### PAGE

A similar relationship between language and ideology has been observed in comparative studies of the language of the German Democratic Republic and that of the Federal Republic of Germany. In the East German Duden published in 1957, for example, fascism is defined as a ‘chauvinistic and frequently terroristic form of imperialism’, whereas the West German Duden of 1961 glosses the word as an ‘anti-democratic and nationalistic philosophy of the state’ (Mueller 1973, p. 38). Capitalism is described in the East German version as being based on ‘the exploitation of wage labour’, but the West German definition emphasizes it as ‘an individualistic and social order’ (Mueller 1973, p. 38).
In so far as a dictionary may be part of a dominant group’s attempt to control recorded knowledge and prescribe linguistic behaviour, its definitions may of course not accurately describe the actual semantic agreements which exist in a given society. Of greater interest to the analyst of propaganda is the degree to which language in its social context reflects and transmits ideology without seeming to do so. An obvious example is the way in which modern English is pervaded by the buried metaphors of capitalism: we ‘exploit’ opportunities, ‘profit’ from experiences, ‘cash in’ on situations once we have assessed their ‘debit’ and ‘credit’ side; we ‘sell’ good ideas and refuse to ‘buy’ the opinions of those with whom we disagree; pop-singers and politicians may become ‘hot properties’ once they have been taught to ‘capitalize’ on their talents.

### JOB A
Please write out a portion of the passage on language and ideology word for word, beginning at the words "In so far as" and stopping after "on their talents.".
### JOB B
In the passage on language and ideology, how does the West German Duden of 1961 define fascism?
### JOB C
Extend the passage on language and ideology, picking up after its final sentence.

### STORED ROWS

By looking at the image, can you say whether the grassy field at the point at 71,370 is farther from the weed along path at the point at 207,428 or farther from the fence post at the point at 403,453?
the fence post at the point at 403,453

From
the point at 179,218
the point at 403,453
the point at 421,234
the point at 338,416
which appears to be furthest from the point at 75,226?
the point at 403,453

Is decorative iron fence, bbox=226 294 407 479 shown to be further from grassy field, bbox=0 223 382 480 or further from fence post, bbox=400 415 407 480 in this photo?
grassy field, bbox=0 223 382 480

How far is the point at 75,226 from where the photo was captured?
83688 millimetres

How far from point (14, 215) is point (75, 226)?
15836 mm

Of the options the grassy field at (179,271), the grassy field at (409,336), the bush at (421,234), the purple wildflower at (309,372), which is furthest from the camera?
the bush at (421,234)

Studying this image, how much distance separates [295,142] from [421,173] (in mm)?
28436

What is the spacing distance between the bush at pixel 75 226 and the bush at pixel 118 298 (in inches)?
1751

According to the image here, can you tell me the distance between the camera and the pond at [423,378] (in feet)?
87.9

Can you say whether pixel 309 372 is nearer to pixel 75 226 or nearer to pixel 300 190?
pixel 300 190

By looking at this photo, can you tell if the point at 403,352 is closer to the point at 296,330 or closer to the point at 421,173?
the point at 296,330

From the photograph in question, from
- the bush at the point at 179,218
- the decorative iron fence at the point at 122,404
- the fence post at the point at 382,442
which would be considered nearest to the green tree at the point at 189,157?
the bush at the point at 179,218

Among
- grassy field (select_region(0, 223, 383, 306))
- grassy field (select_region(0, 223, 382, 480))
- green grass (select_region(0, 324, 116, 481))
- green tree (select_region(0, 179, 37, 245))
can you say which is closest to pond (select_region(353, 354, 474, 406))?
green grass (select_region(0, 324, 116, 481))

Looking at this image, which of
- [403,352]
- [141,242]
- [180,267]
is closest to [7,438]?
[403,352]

### TASK RESULT A
In so far as a dictionary may be part of a dominant group’s attempt to control recorded knowledge and prescribe linguistic behaviour, its definitions may of course not accurately describe the actual semantic agreements which exist in a given society. Of greater interest to the analyst of propaganda is the degree to which language in its social context reflects and transmits ideology without seeming to do so. An obvious example is the way in which modern English is pervaded by the buried metaphors of capitalism: we ‘exploit’ opportunities, ‘profit’ from experiences, ‘cash in’ on situations once we have assessed their ‘debit’ and ‘credit’ side; we ‘sell’ good ideas and refuse to ‘buy’ the opinions of those with whom we disagree; pop-singers and politicians may become ‘hot properties’ once they have been taught to ‘capitalize’ on their talents.

### TASK RESULT B
As an 'anti-democratic and nationalistic philosophy of the state'.

### TASK RESULT C
If a simple principle can be derived from the discussion so far, it is that the recognition of propaganda can be seen as a function of the ideological distance which separates the observer from the act of communication observed. This principle cannot be made to yield a formal definition of propaganda, for it is in the first place a statement about the subjectivity of perception and the relationship of perception to the values, beliefs and assumptions of the group or community with which the individual identifies. The principle does possess a certain explanatory usefulness, however, for it permits us to examine more closely the divergent points of view for which Orwell and Hitler were taken earlier as examples. Hitler’s assertion that art has nothing to do with propaganda does not contradict Orwell’s statement that all art is propaganda, but is rather contained within it, for the propaganda-free art which Hitler envisaged was an art within which the values and beliefs of National Socialism would be dominant, invisible and totally natural. This ‘illusion of pure aestheticism’ was for Orwell a reminder that ‘propaganda in some form or other lurks in every book, that every work of art has a meaning and a purpose – a political, social and religious purpose – that our aesthetic judgements are always coloured by our prejudices and beliefs’ (Orwell 1970, p. 152).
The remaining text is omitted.